The Digital Journalist
Selected photos from Michael O'Brien's The Face of Texas.
© Michael O'Brien

Kevin Fitzpatrick/BANDERA - "Cowboy Kevin" Fitzpatrick, 41, can do just about anything with a rope. Besides lassoing horses, bulls, people, and anything else that moves, he can transform a rope into a beautiful, soaring butterfly. (Appropriately, the trick is called the "Butterfly.") His "Ocean Wave" is just that--a dramatic, rolling rope wave, crashing into shore. His "Rollovers" and "Flataround" are equally sublime. When he attended the Guinness Book of World Records Show in Germany a while back, he tied the reigning European champion with his "Texas Skip," completing 79 in-and-out loop jumps in 56 seconds before stepping on his rope on the 80th jump.

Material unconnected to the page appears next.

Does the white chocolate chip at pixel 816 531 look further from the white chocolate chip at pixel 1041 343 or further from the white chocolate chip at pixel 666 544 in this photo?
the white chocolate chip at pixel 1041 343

"I'm a cowboy," says Fitzpatrick, the son of an accomplished horseshoer and rodeo rider, who often stands or does handstands on his horse while performing. "That's all I do, is rope and ride."

Fitzpatrick, raised in Phoenix, AZ, moved to Bandera, TX just after high school. He followed his father, Bud, who had moved back to his native state after working for years in California.

"My dad was a rodeo rider in the 30s and 40s," says Fitzpatrick, who worked with his father shoeing race horses when his dad slowed down. "He used to gallop racehorses and ride bucking horses and bulls. He competed in the world finals of bull riding at Madison Square Garden in 1943. Roy Rogers was there."

Fitzpatrick hired on at a series of dude ranches. Then he got his own horse, a two-year-old quarter horse named Wetback-- "Wet," for short. With visions of Roy Rogers and Gene Autry in his head, he spent his free time with Wet, learning how to ride and rope.

Eight years ago, Fitzpatrick had gotten so good at roping--and so in demand as a performer--that he quit his regular job in pursuit of his art. He and Wet, now 22, make a living traveling around to rodeos, conventions, stock shows, schools and birthday parties. They even appear in occasional ads.

"I have the most complete life of anybody," says Fitzpatrick, who lives on 37 acres in the hill country with his wife, three children, half-dozen cows, three horses, one dog, one cat, and one fish. "I get the best of every world, and I make people happy."